The juxtaposition of birth with death has been jarring at times. It has, by far, been the most difficult work I’ve ever done (including learning to be ok with my decreased capacity and trusting God in the midst of it). And it has perhaps opened my eyes uniquely to what I am observing here.
If you sit around in a circle and ask people how you can pray for them, you are bound to hear physical ailments. They weigh on us. They add stress onto our already busy and complex lives. They pull us toward being just a little less patient. They might frighten us, and lead us to contemplate our own mortality.
We all want healing.
Don’t let anyone fool you.
And we can all get a little turned around, no matter how many times we’ve heard it explained, about how faith interacts with healing.
“Oh God, if I just had a little more faith, a little stronger faith, a little more consistent faith, could I be healed?!”
The very idea of being healed by faith is just so attractive isn’t it? Just believe hard enough and all the pain could fade away.

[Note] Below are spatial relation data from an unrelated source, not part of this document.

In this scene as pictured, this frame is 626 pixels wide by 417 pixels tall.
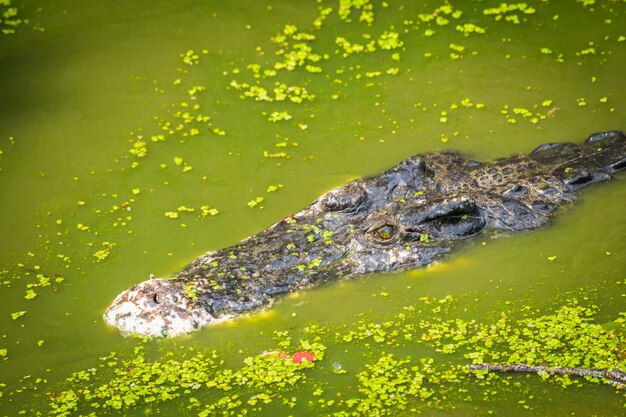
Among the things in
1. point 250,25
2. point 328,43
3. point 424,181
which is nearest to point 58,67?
point 250,25

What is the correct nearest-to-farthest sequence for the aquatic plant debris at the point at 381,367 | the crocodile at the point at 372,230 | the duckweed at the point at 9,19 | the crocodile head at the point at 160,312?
1. the aquatic plant debris at the point at 381,367
2. the crocodile head at the point at 160,312
3. the crocodile at the point at 372,230
4. the duckweed at the point at 9,19

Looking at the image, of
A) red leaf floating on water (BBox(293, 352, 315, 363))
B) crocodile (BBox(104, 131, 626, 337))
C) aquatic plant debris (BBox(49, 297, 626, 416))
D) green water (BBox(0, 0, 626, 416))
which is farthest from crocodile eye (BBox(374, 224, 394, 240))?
red leaf floating on water (BBox(293, 352, 315, 363))

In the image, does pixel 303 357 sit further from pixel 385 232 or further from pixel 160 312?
pixel 385 232

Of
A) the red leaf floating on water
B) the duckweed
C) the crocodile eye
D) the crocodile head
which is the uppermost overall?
the duckweed

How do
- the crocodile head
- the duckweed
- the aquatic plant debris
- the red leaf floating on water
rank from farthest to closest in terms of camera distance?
the duckweed
the crocodile head
the red leaf floating on water
the aquatic plant debris

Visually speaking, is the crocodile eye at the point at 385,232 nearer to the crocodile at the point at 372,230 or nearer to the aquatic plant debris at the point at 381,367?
the crocodile at the point at 372,230

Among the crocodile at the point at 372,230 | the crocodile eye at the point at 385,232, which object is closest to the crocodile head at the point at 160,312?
the crocodile at the point at 372,230

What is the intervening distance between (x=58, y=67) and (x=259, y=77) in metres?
2.54

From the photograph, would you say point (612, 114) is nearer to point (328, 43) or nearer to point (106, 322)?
point (328, 43)

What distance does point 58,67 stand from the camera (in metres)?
9.42

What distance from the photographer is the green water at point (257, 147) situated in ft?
19.4

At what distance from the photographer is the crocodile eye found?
21.0 ft

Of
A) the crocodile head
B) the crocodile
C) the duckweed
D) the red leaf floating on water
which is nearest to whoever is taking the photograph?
the red leaf floating on water

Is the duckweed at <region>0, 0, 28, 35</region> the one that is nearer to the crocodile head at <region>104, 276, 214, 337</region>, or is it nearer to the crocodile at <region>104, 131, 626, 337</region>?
the crocodile at <region>104, 131, 626, 337</region>
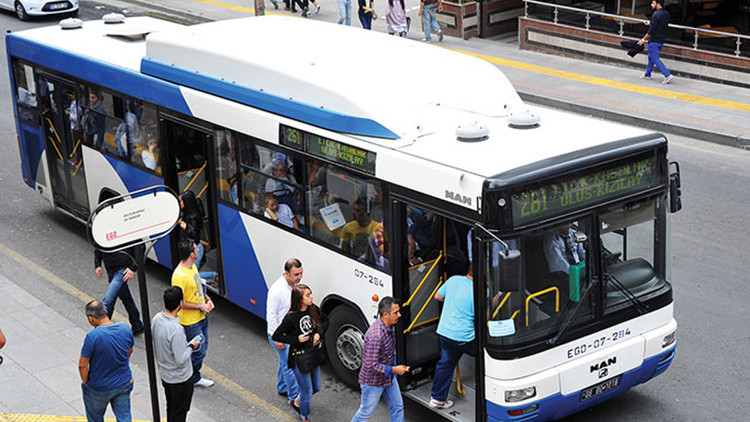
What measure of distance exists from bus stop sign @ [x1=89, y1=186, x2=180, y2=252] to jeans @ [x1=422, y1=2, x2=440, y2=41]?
54.8 feet

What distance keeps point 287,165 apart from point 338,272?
1.21 m

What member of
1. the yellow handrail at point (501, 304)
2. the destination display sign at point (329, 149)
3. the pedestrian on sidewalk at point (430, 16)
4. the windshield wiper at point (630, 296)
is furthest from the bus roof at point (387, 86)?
the pedestrian on sidewalk at point (430, 16)

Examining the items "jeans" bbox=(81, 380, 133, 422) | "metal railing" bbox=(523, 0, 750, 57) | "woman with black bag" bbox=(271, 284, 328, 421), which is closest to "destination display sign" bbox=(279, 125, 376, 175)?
"woman with black bag" bbox=(271, 284, 328, 421)

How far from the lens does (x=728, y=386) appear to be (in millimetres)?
9289

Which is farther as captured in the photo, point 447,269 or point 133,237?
point 447,269

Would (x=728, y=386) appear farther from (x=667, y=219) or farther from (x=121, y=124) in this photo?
(x=121, y=124)


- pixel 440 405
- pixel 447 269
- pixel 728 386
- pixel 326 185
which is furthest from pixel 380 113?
pixel 728 386

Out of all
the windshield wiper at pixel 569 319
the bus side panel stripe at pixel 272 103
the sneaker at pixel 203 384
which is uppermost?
the bus side panel stripe at pixel 272 103

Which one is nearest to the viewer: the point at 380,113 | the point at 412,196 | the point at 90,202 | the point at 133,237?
the point at 133,237

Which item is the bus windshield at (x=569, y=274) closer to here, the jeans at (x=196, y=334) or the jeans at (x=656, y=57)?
the jeans at (x=196, y=334)

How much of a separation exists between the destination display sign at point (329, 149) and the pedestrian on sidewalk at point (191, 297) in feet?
4.54

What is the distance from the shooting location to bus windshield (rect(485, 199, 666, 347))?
7652 mm

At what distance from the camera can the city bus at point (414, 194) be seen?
25.4 feet

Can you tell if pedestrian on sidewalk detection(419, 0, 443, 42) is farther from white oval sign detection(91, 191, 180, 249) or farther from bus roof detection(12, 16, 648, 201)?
white oval sign detection(91, 191, 180, 249)
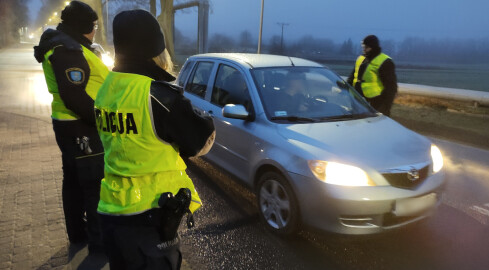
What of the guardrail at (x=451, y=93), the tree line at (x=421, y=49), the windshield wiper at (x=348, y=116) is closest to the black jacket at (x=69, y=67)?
A: the windshield wiper at (x=348, y=116)

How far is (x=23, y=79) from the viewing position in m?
16.4

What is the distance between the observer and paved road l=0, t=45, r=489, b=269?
126 inches

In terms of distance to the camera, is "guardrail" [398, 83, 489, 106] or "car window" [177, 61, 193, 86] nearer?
"car window" [177, 61, 193, 86]

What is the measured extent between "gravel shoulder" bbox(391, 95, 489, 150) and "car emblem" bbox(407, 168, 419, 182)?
475 cm

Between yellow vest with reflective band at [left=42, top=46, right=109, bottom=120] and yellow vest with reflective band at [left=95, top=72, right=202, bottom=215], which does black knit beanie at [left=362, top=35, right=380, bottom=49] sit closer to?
yellow vest with reflective band at [left=42, top=46, right=109, bottom=120]

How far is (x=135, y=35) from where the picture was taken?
167 centimetres

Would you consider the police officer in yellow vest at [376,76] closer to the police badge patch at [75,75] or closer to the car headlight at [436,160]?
the car headlight at [436,160]

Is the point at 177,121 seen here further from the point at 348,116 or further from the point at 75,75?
the point at 348,116

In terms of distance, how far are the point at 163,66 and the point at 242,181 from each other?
2570 mm

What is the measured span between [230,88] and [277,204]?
1.59 m

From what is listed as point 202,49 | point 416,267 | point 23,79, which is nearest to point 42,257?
point 416,267

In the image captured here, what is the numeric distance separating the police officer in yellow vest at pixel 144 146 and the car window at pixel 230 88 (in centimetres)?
244

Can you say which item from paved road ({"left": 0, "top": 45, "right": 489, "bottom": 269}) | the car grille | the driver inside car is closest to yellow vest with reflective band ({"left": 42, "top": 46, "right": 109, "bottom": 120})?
paved road ({"left": 0, "top": 45, "right": 489, "bottom": 269})

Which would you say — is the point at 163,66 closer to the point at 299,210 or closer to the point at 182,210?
the point at 182,210
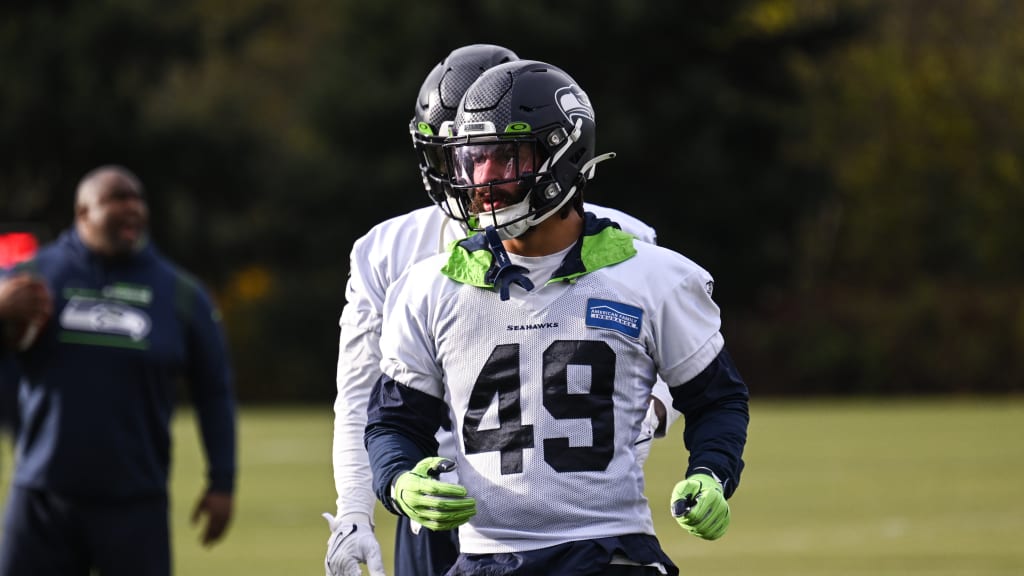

Who wouldn’t want that?1
But something feels pressed into my soul over the past year, that I began to feel able to articulate after the funeral. We might think that if we live by faith, we will be healed by faith. The reality is that if we live by faith, we will die by faith, and I think that’s actually far more hopeful!
I want to die by faith.
Faith means trust not merely in the Almighty having a plan, but trust in the good news of Jesus. It is trust in Jesus to take the penalty of my rebellion against God in his death and give me his righteousness and his life in his resurrection instead. It is trust that a God willing to suffer more than anyone is able, most certainly is not out to harm me or any of his people.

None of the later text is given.